Tax relief on your pension

To help you save for your retirement, the government provides tax relief on the earnings you put into your pension pot. So the tax you’d normally pay goes into your pension savings instead.

How much tax relief can you get?

Normally whatever rate of tax you pay, but there are some variations in how it works.

If you’re saving a lot into your pension, it’s also worth noting the annual allowance of how much you can save into your pension each year and get tax relief on. The standard limit is currently £40,000 – across all of the pension schemes you belong to. (Or less if you’ve already taken a flexible lump sum from your pension savings.)

Do you get it automatically?

  • If you pay the basic rate of 20% tax, then yes, you’ll always get it automatically.
  • If you don’t pay tax or you pay higher rate tax, you may get it automatically, but it depends on which tax relief method your employer uses.

How does tax relief work?

Your employer has to choose one of two methods. One takes your pension contributions from your pay before your wages are taxed, and the other takes your pension contributions after they’re taxed.

1. If your pension contributions are taken before tax

This is known as the net pay arrangement – which means your contributions are taken from your pay before your wages are taxed. You only pay tax on what’s left so you get your full tax relief straightaway, unless you don’t pay tax.

What if you don’t pay tax as your earnings are below the annual income tax personal allowance?

You will not benefit from the tax relief that a taxpayer would receive and you cannot claim any money back from HM Revenue & Customs (HMRC). You still need to contribute at least the same minimum amount that taxpayers have to contribute into their pension pots.

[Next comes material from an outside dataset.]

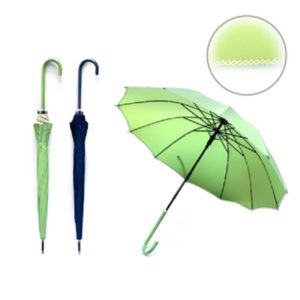 LFUM018 Auto Open Straight Umbrella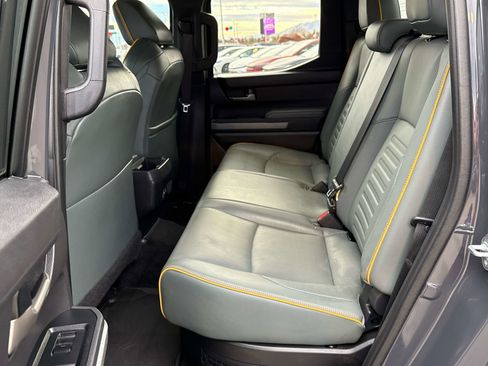 Used 2024 Toyota Tacoma 4x4 Double Cab Hybrid image 14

So for example, if your minimum pension contribution by law was meant to be £10 a month, your employer would take the full £10 a month from your wages. However, you’ll still continue to benefit from the money that your employer pays in to your pension pot.

2. If your pension contributions are taken after tax

This is known as relief at source – which means your contributions are taken from your pay after your wages are taxed. Then we automatically claim tax relief for you, adding the basic tax rate of 20% to your pension contributions.

What if you pay more than 20% in tax?

You get the first 20% back automatically, then you can claim the rest from HMRC in your tax return.

What if you don’t pay tax as your earnings are below the annual income tax personal allowance?

The government will still give you tax relief at the basic tax rate of 20% on the first £2,880 you pay into a pension each tax year.

So for example, if your minimum pension contribution by law was meant to be £10 a month, you’d only have to pay £8 a month and we would add the other £2 to each of your contributions as tax relief.

More information

Are you making extra contributions by Direct Debit?

These will automatically have tax relief added the relief at source way – at the basic tax rate of 20%.

Want to check which tax relief method you’re on?

Ask your employer whether your pension contributions are taken before (net pay arrangement) or after (relief at source) your earnings are taxed.